- Supplied entries
%%

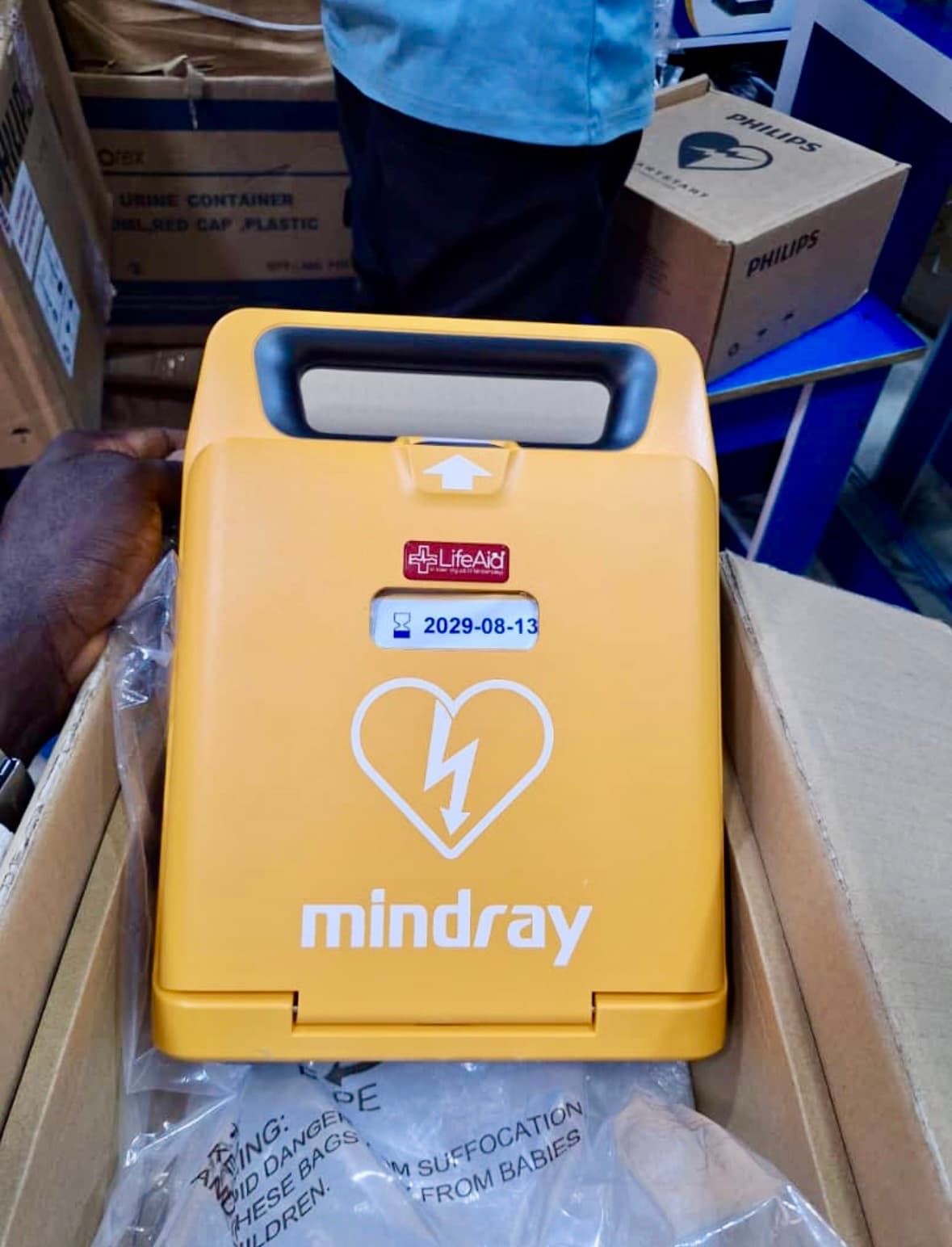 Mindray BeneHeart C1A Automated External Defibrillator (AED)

%%
%%

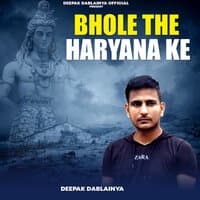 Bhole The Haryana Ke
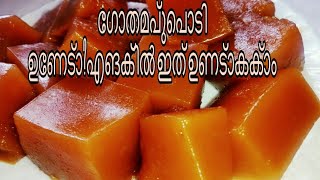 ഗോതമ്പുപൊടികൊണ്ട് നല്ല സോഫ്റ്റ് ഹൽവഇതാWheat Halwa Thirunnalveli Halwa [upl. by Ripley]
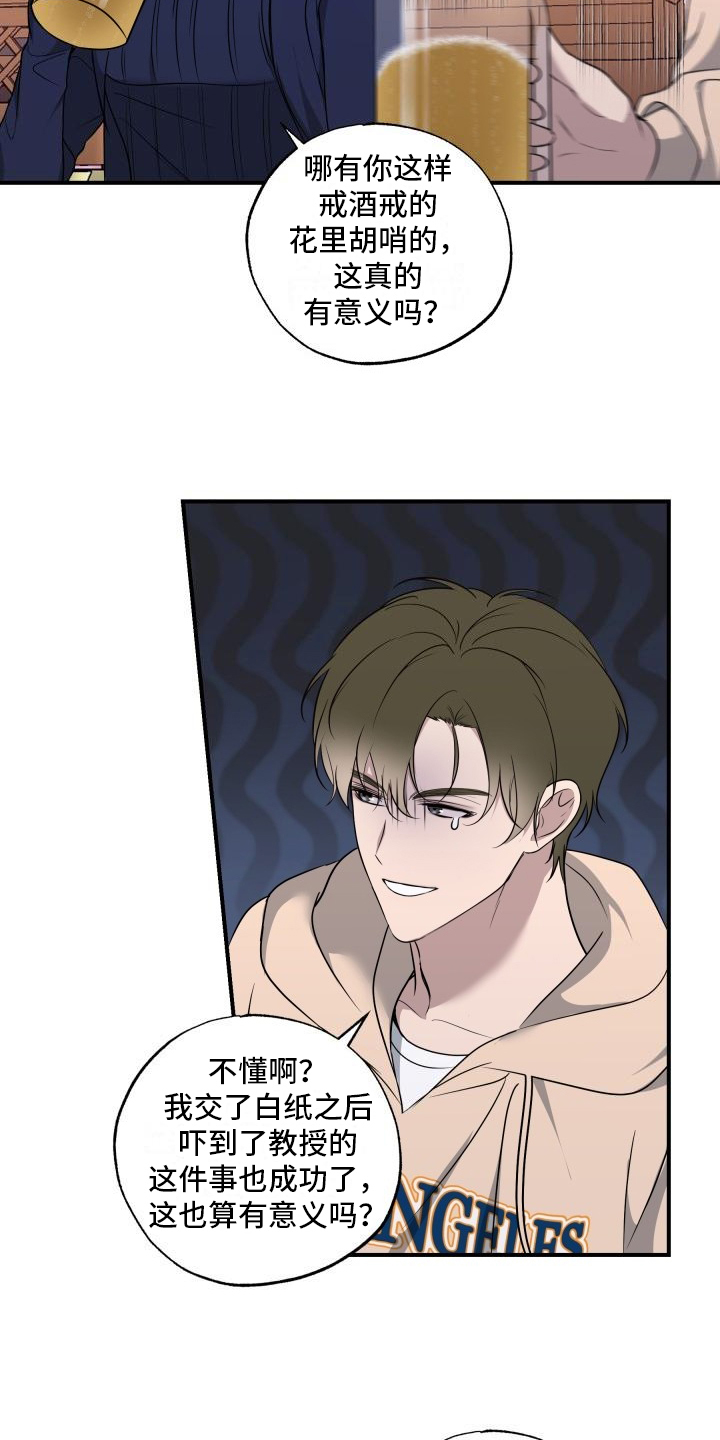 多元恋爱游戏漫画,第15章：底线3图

%%
%%

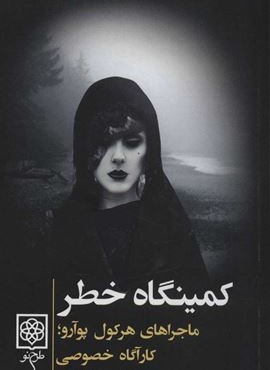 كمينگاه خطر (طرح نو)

%%

Copy the captions of the records character for character, from the line with "Bhole The Haryana Ke" through the line with "多元恋爱游戏漫画,第15章：底线3图", including both of those lines. Leave out the pictures.

 Bhole The Haryana Ke
 ഗോതമ്പുപൊടികൊണ്ട് നല്ല സോഫ്റ്റ് ഹൽവഇതാWheat Halwa Thirunnalveli Halwa [upl. by Ripley]
 多元恋爱游戏漫画,第15章：底线3图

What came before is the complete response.